Setting a state variable including spectral data measured through a carbon dioxide capture process using Fourier transform infrared spectroscopy (FTIR) using mid-infrared as a variable;

Setting a concentration of each of a plurality of reaction products obtained by the variable in the carbon dioxide collection process as a target variable;

Constructing a model equation to predict the target variable;

Performing pre-processing on the variation variable collected in real time and converting the data into noise-free data; And

Predicting the concentration of each of the plurality of reaction products by applying the noise-free data as input data of the model formula

Reaction product concentration prediction method of the carbon dioxide capture process comprising a.
The method of claim 8, wherein the state variable further comprises at least one of pH, temperature, electrical conductivity, and carbon dioxide concentration of the ammonia water absorbed by carbon dioxide.
The method of claim 8, wherein the reaction product is at least one of hydrogen ions, hydroxide ions, bicarbonate ions, carbonate ions, carbamate ions, ammonium bicarbonate salts, ammonium carbonate salts, carbamate ammonium salts, sulfate ions and nitrate ions.

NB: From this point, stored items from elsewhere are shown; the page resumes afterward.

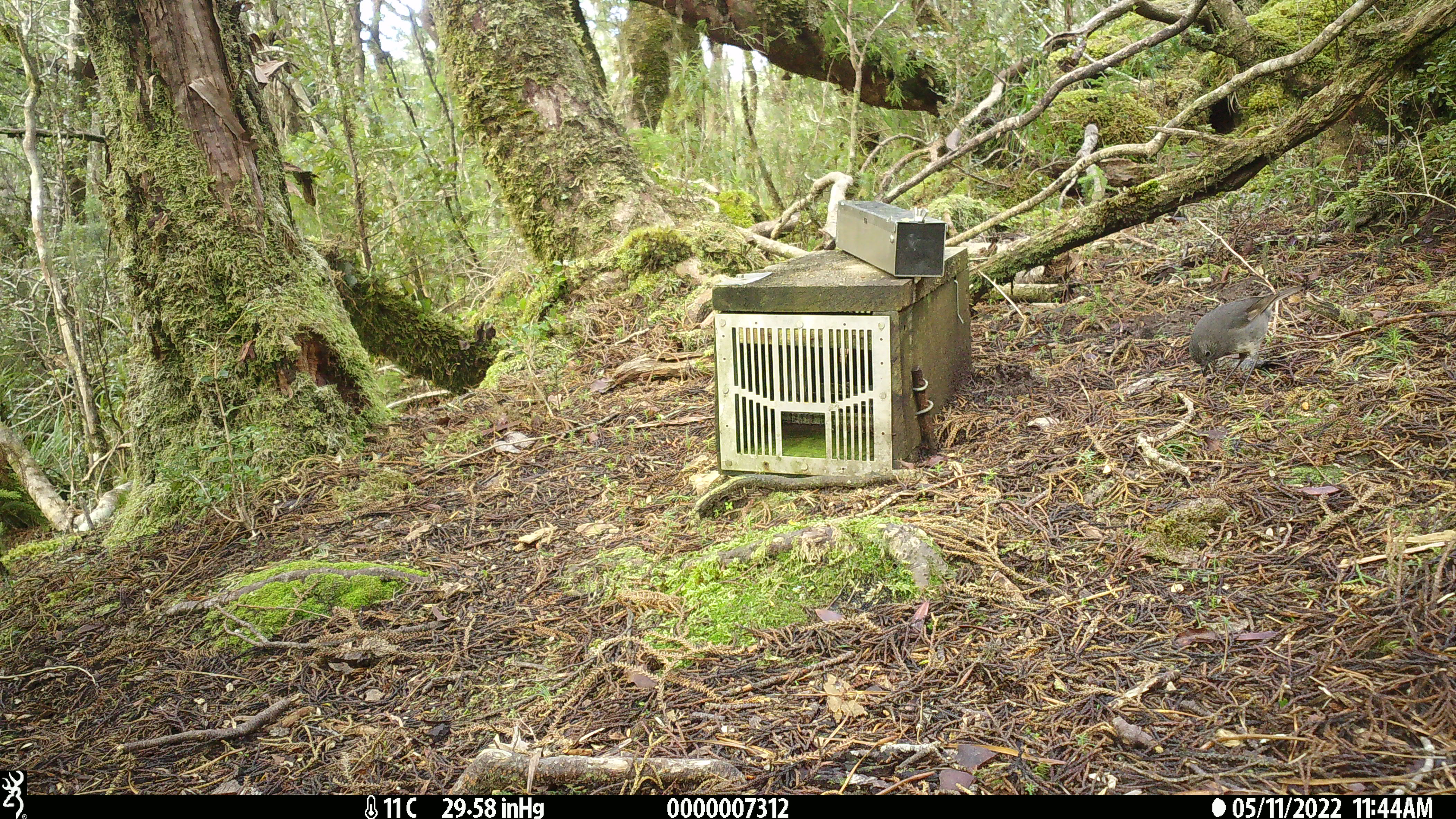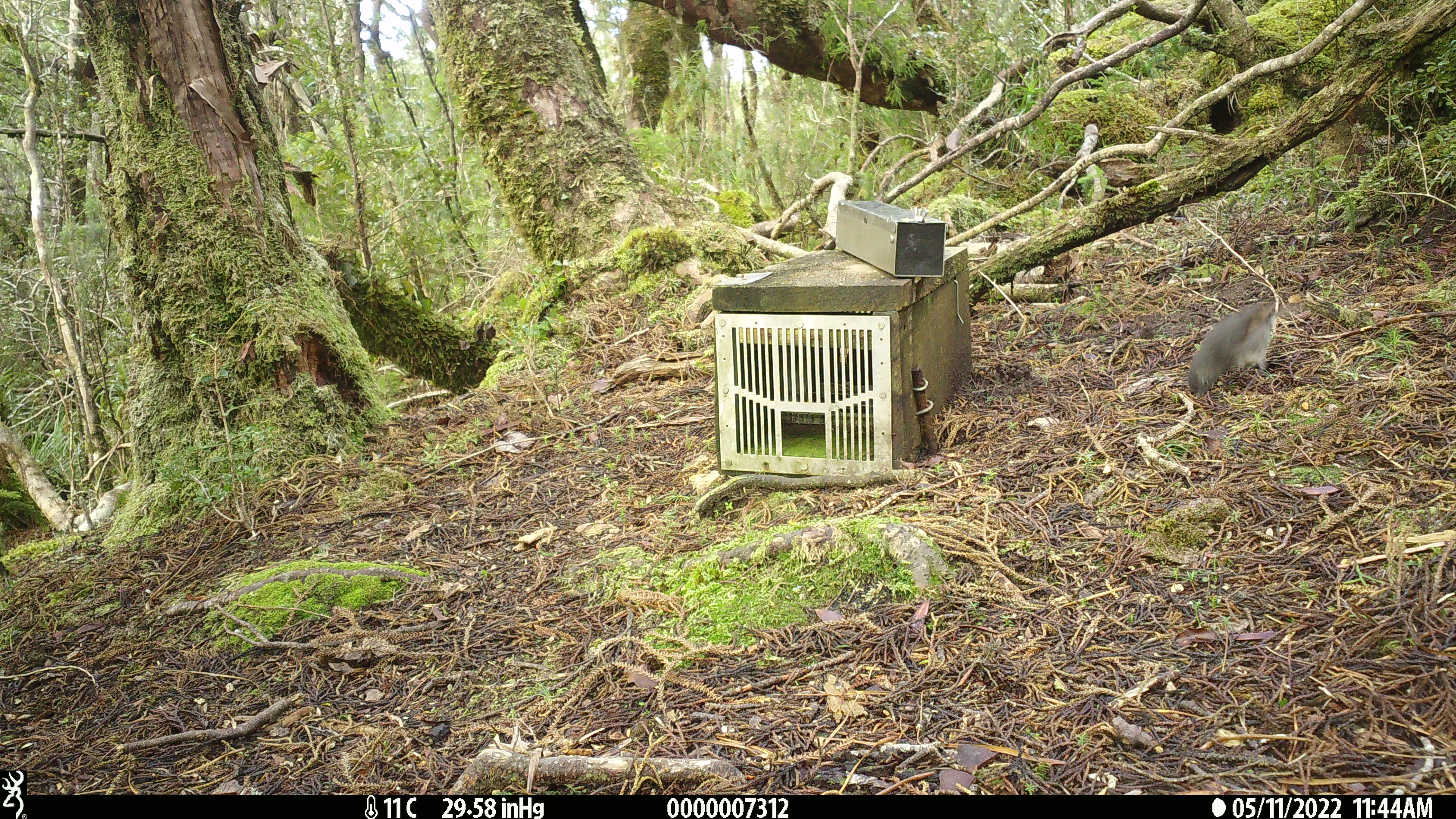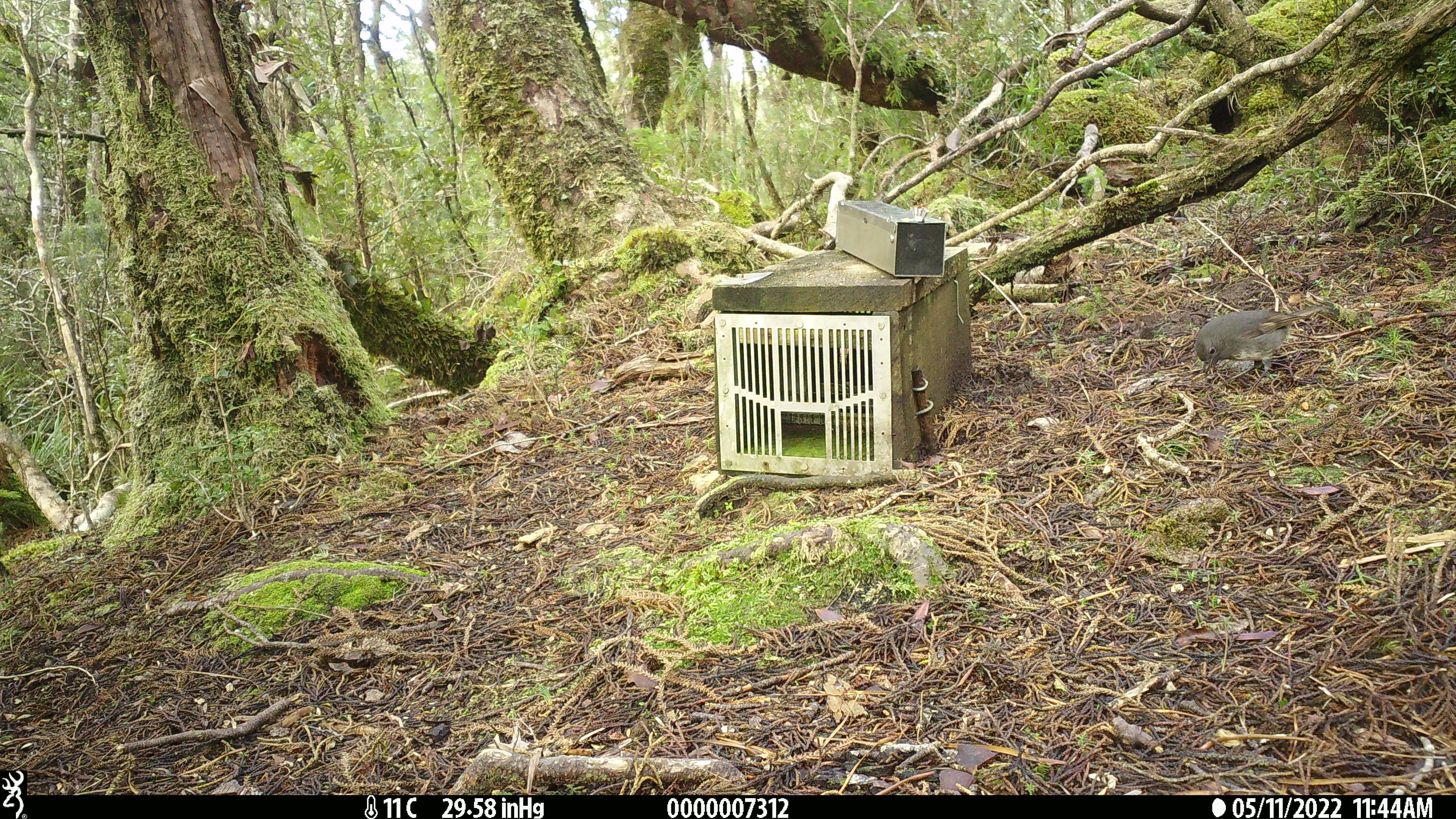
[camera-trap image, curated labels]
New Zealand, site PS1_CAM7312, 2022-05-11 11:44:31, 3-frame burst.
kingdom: Animalia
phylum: Chordata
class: Aves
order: Passeriformes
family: Petroicidae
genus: Petroica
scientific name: Petroica australis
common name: new zealand robin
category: robin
Robin (new zealand robin) (Petroica australis).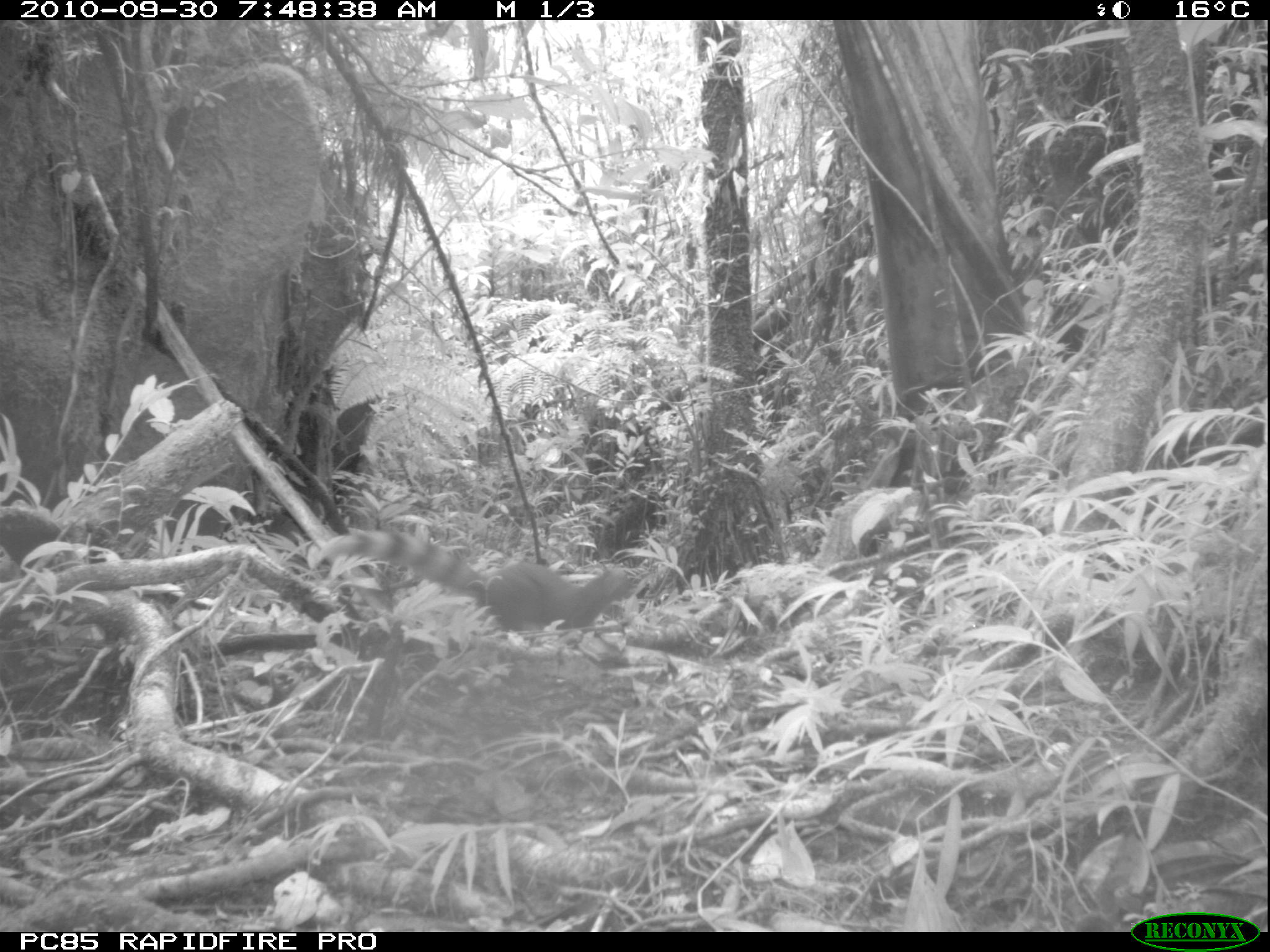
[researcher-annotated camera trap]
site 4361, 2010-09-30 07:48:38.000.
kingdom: Animalia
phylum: Chordata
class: Mammalia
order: Carnivora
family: Eupleridae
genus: Galidia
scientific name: Galidia elegans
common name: ring-tailed vontsira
Galidia elegans (ring-tailed vontsira), count 1.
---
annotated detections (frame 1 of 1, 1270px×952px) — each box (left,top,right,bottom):
galidia elegans: (320,529,632,639)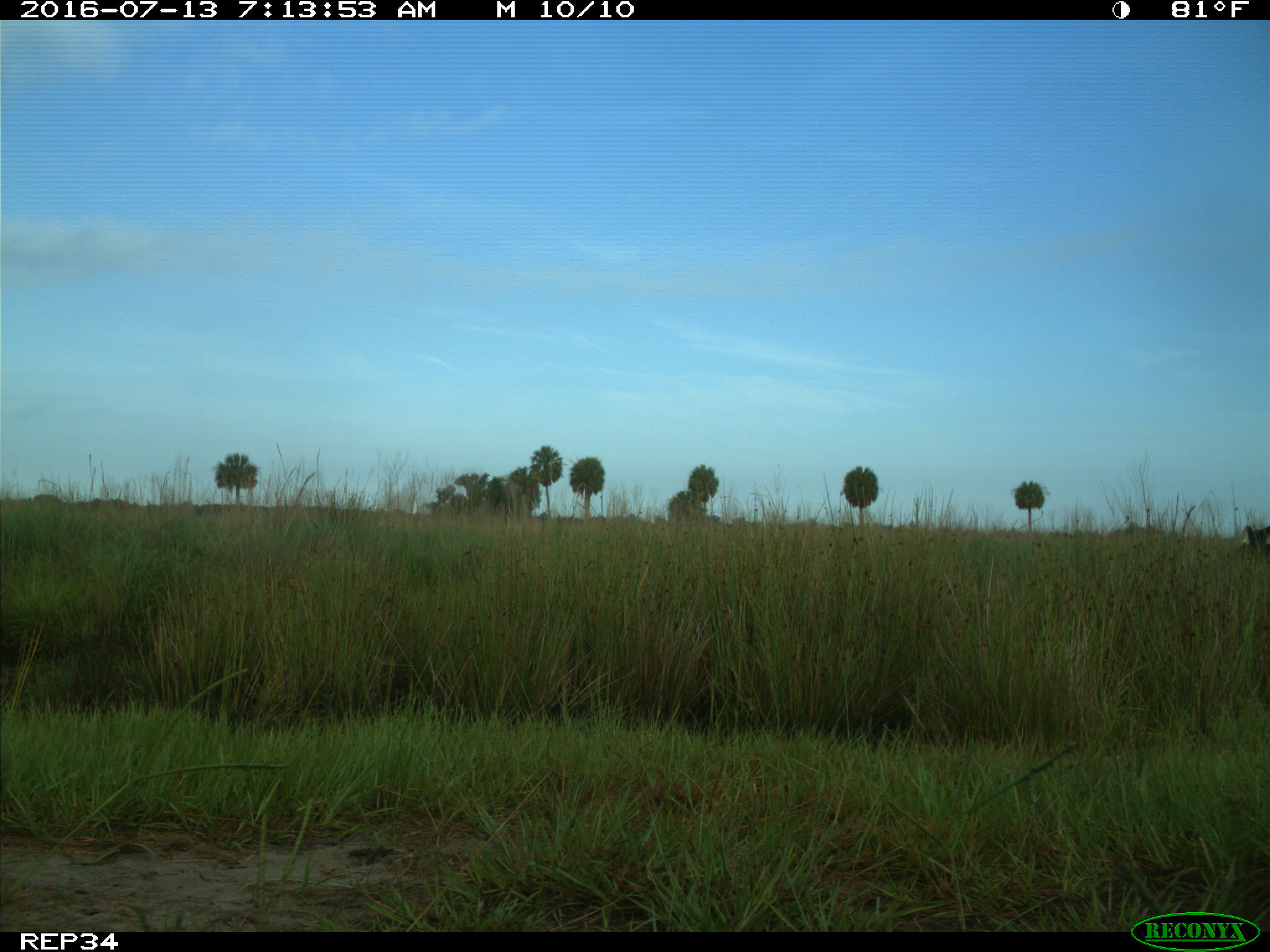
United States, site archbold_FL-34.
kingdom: Animalia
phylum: Chordata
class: Mammalia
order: Artiodactyla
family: Bovidae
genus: Bos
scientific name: Bos taurus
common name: domestic cow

Method for predicting reaction product concentration.
The carbon dioxide capture process according to claim 8, wherein the model equation is based on at least one of a thermodynamic model, a regression model, a statistical model, and a combination of the thermodynamic model and the hydraulic model, the regression model, and the statistical model. Method for predicting the reaction product concentration of.
12. The method of claim 11, wherein the regression analysis model comprises at least one of multiple regression analysis, principal component regression analysis, partial least squares method, neural network-partial least squares method, kernel-partial least squares method, and least square support vector machine (LS-SVM). A method for predicting the reaction product concentration in a carbon dioxide capture process that is a model used.
The method of claim 11, wherein the thermodynamic model comprises a Pitzer equation or an NRTL equation.
The carbon dioxide capture process of claim 8, wherein the pretreatment is performed by using at least one of a multiplicative scatter correction (MSC) method, a standard normal variate (SNV) method, an orthogonal signal correction (OSC) method, and a Savitzky Golay (SG) method. Method for predicting reaction product concentration.